From Slavery to Citizens of Democratic Britain
British researcher and former manager of a Lambeth Addiction project, Janice Gittens, has recently returned from Grenada, Antigua and Jamaica on a two month long Winston Churchill Travelling Fellowship (www.wcmt.org.uk).
Her Fellowship in the Caribbean has convinced Personal Development Coach and Educator Janice Gittens that Britain needs to work quickly to establish the importance of education, acquisition of knowledge and a renewed ambition amongst the members of the BME Community, in order to combat the endemic problem of social exclusion found in that community. During her visit to the Caribbean she met with young people, professionals, church leaders, political activists, ministers, writers and historians in an attempt to learn what makes them passionate about politics and social reform. Janice’s conclusion is that access to education, knowledge and information has changed the course of life for those people from poorer families, and has fostered the drive and ambition to improve themselves and the life of others in their community. A good education, skills and qualifications are seen as way out of poverty, the route to social mobility and good standing in society.
Her Fellowship Report is entitled ‘From Slavery to Citizens of Democratic Britain’ and looks at how the culture and mindset of slavery in the Caribbean has left its remnants embedded in the psyche of the Afro-Caribbean community in the UK. This is subliminal and subversive with a corrosive impact on the self-esteem and sense of worth of that community. Access to the higher echelons of British society through education and other institutions has been denied to large tracts of these groups, with inevitable results around achievement and social anomie.
Janice is passionate about the need for more appropriate educational and other developmental opportunities for these groups. She says, “We have large numbers of young people in Britain today who are influenced by gang culture, either as victims or perpetrators of gun and knife violence, and who are denied educational achievement. They perceive their futures as a minor rearrangement of the opportunity furniture within pre-arranged boundaries. Crime is seen as a career option and this creates a massive economic drain on society.”

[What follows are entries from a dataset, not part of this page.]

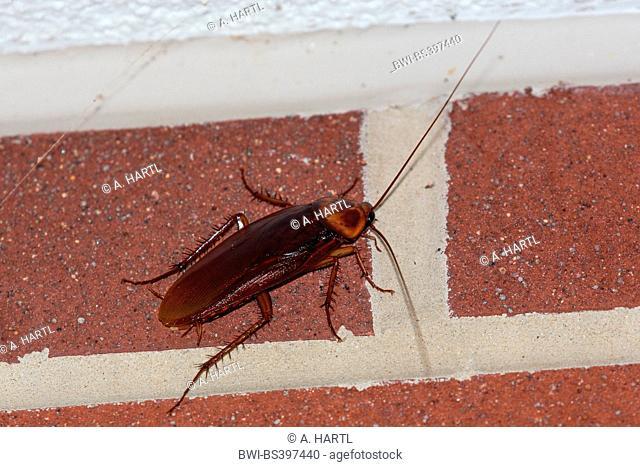 American cockroach (Periplaneta americana), at a cladding, USA, Florida, Kissimmee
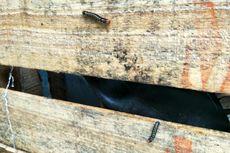 Warga Cimanggis di Depok Keluhkan Serbuan Ulat Bulu di Rumah Mereka
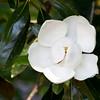 Magnolia tree blossum at Mercer Arboretum and Botanical Gardens in Spring, Texas.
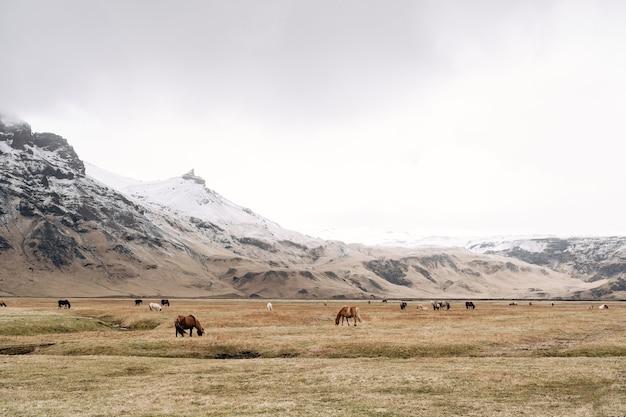 O cavalo islandês é uma raça de cavalos cultivada na islândia, rebanhos de cavalos pastam livremente em um enorme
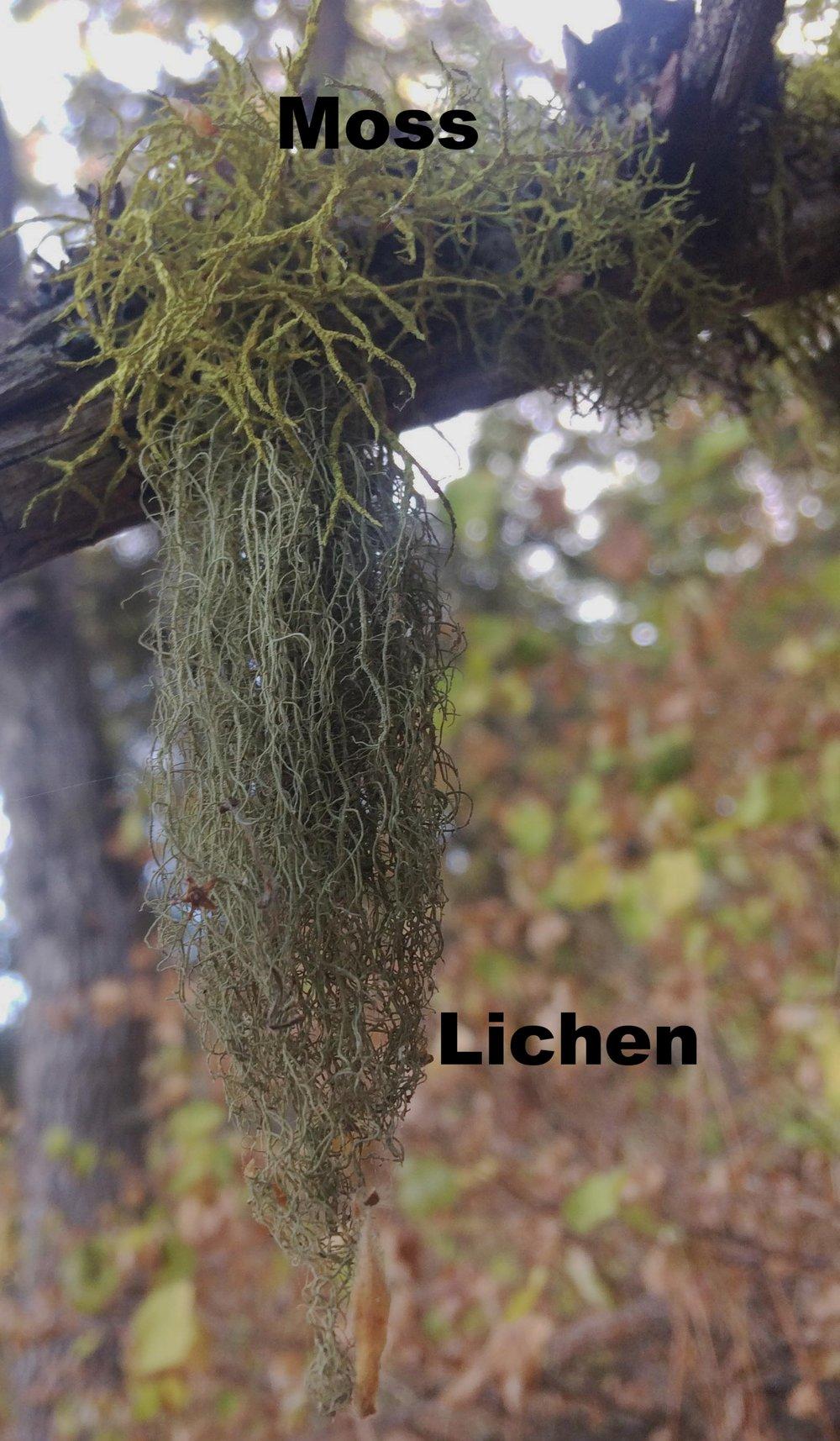 A fruticose lichen on the Rowena Crest Trail, Oregon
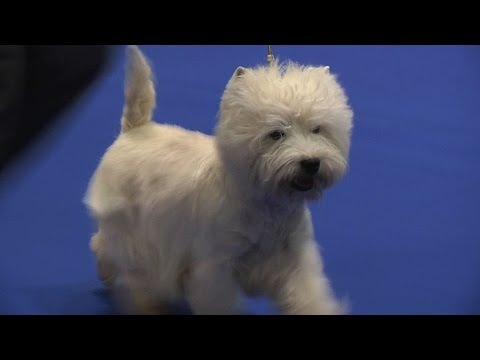 Manchester Championship Dog Show 2015 - Terrier group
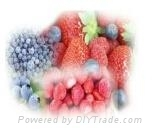 IQF,FD CONCENTRATED FRUIT PRODUCTS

Janice is convinced that this problem is not going to go away of its own accord. She continues, ” We can see evidence of this social dislocation every day. Feral communities are springing up free of any normal societal restraint. We are seeing the rise of no go areas similar to the garrison towns of Jamaica, where poverty, high unemployment, gang warfare and fear of reprisal from Gang Dons and their henchmen are the hallmarks of criminal governance that has filled the power and motivation vacuum.” Janice is appealing for like-minded individuals to join her in creating educational and community opportunities to turn the tide the other way.